The law says there is a donatio mortis causa if:
- the intended gift is made in contemplation of impending death;
- it is a gift that will become absolute on the giver’s death, but can be revoked at any time before then (and becomes ineffective if the intended recipient dies first);
- The subject matter of the gift, or the ‘essential indicia’ of ownership of it, has been handed over in a way that amounts to parting with not just physical possession but with ‘dominion’ over the gift.
A recent case in the High Court: Vallee v Birchwood [2013] EWHC 1449 (Ch) brought this aspect of the law to attention.
When an adopted daughter, who lived abroad, visited her father in the UK she was told that as he did not expect to live much longer he wanted her to have his house when he died. He gave her the title deeds, a key to the house, his war medals and a photo album.
Around four months later when he died intestate his daughter claimed he had made a donatio mortis causa which would have meant the property went straight to her, rather than into her father’s estate.

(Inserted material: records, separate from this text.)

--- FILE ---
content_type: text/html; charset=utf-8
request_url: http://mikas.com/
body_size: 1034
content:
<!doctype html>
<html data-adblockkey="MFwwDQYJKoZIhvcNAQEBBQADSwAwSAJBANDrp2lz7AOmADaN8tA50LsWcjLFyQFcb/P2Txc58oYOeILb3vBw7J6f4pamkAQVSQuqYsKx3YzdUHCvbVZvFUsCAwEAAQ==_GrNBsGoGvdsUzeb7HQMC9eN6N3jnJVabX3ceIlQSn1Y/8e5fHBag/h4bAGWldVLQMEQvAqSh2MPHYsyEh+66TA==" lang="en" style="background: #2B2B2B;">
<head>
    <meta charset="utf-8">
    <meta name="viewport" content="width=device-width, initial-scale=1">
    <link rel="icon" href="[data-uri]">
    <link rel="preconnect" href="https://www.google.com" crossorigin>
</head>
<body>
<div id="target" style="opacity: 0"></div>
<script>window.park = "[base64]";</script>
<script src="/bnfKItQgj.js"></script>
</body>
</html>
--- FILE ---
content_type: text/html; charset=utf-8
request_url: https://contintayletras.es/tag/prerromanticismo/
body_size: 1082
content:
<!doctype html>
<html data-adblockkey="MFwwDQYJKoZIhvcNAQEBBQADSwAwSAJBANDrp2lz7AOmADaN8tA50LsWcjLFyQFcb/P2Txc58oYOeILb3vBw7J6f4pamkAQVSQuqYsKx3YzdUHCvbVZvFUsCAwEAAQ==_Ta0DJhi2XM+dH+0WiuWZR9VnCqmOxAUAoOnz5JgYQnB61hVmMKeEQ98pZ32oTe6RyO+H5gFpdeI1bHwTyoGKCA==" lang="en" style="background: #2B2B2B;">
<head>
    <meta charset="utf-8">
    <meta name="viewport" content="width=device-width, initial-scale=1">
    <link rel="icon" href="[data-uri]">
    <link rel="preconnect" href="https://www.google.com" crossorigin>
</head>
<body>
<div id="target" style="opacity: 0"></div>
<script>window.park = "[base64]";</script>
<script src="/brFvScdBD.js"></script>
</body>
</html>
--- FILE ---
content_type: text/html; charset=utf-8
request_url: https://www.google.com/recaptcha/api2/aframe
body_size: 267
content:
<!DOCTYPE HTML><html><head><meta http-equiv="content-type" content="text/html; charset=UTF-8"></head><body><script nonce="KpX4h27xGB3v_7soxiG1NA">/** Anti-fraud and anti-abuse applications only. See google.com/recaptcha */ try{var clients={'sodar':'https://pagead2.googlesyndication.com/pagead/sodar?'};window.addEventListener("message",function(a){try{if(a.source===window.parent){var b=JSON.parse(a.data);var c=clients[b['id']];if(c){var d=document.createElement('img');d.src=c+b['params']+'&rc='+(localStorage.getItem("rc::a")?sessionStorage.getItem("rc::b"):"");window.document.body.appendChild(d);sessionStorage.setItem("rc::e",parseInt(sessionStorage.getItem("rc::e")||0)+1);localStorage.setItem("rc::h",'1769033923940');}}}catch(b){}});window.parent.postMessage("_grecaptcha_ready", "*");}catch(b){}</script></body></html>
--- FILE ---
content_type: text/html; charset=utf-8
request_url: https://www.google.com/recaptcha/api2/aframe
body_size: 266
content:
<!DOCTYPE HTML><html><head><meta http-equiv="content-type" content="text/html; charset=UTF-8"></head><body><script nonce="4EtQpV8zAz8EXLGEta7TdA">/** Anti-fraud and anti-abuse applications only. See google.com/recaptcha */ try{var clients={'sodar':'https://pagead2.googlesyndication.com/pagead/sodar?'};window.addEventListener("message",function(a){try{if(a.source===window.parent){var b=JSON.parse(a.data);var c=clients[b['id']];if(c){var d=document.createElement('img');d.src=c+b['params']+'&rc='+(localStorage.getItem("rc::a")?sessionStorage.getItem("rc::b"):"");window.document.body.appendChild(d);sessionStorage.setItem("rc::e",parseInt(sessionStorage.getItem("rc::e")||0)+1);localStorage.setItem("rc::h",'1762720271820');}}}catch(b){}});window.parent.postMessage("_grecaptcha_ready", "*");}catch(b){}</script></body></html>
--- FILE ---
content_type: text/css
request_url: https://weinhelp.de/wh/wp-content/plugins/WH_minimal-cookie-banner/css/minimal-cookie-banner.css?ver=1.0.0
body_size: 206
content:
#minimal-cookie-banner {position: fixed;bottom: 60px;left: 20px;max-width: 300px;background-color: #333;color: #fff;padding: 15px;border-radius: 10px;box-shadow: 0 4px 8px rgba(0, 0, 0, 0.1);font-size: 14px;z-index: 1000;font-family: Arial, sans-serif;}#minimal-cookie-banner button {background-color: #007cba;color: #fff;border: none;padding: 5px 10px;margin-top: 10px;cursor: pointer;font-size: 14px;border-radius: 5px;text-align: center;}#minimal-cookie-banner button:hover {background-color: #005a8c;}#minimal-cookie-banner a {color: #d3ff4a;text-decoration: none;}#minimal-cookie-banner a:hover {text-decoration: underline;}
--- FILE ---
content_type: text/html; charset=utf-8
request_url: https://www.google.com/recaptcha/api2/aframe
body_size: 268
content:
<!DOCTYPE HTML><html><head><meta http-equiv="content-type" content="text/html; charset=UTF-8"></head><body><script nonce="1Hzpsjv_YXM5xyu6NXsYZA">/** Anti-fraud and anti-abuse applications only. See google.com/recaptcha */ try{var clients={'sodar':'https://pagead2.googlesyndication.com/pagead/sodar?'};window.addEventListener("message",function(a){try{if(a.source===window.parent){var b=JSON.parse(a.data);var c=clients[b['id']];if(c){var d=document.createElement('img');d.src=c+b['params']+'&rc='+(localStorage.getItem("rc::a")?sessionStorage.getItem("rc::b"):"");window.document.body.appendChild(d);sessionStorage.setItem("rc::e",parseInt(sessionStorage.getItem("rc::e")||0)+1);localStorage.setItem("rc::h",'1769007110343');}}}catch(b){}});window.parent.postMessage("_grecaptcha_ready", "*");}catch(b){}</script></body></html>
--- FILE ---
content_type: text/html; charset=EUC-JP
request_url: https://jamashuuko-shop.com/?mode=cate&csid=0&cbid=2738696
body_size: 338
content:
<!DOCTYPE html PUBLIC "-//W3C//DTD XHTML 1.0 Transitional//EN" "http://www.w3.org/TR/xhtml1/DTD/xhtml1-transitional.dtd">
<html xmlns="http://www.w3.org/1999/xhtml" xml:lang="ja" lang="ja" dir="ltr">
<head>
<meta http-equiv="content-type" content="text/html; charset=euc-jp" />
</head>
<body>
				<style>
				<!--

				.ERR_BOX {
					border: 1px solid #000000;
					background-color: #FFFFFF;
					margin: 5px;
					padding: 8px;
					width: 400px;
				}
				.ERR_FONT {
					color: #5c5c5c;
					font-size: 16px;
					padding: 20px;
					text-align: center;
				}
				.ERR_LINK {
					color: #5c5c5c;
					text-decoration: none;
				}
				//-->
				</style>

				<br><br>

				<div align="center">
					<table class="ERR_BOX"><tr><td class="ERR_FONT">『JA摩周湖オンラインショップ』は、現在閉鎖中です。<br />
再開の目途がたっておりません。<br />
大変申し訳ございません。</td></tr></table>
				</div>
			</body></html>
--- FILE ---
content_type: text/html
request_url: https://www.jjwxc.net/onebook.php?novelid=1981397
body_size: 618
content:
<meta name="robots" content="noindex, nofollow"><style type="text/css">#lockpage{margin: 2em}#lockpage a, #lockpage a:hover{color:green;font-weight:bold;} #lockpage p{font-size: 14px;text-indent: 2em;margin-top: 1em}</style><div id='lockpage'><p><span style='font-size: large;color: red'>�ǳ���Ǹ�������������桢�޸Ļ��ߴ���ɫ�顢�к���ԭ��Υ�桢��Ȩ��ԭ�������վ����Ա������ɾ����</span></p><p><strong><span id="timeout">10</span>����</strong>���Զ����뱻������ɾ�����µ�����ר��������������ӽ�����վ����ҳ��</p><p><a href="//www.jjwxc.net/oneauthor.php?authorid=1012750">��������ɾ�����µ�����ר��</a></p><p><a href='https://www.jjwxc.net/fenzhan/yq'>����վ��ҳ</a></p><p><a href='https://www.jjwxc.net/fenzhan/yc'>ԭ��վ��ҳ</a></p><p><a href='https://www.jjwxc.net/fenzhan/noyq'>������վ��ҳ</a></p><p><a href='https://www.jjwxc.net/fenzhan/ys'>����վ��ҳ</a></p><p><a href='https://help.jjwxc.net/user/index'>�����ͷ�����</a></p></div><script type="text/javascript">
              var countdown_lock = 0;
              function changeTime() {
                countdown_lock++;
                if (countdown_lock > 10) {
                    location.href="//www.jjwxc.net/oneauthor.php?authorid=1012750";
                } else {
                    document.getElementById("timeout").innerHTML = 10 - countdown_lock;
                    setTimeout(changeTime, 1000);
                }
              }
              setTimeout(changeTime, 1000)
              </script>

The High Court found in her favour because:
- A person can make a gift in contemplation of impending death without expecting it to happen soon, therefore the father’s death was ‘impending’, even though it took place four months after the alleged donatio mortis causa. It was the giver’s motivation that was relevant.
- Even though the father continued to live in the property the title deeds to the property amounted to ‘essential indicia’ of ownership, and handing them over amounted to a parting with the dominion over the land.
- It did not matter if the words of gift and the delivery of the subject matter do not take place at the same time, or if the recipient of the gift already holds them for another reason when the purported donatio mortis causa is made.
Of course if the father had made a will and named his daughter as the beneficiary of the house and other items, she would have received her inheritance without having to go to court.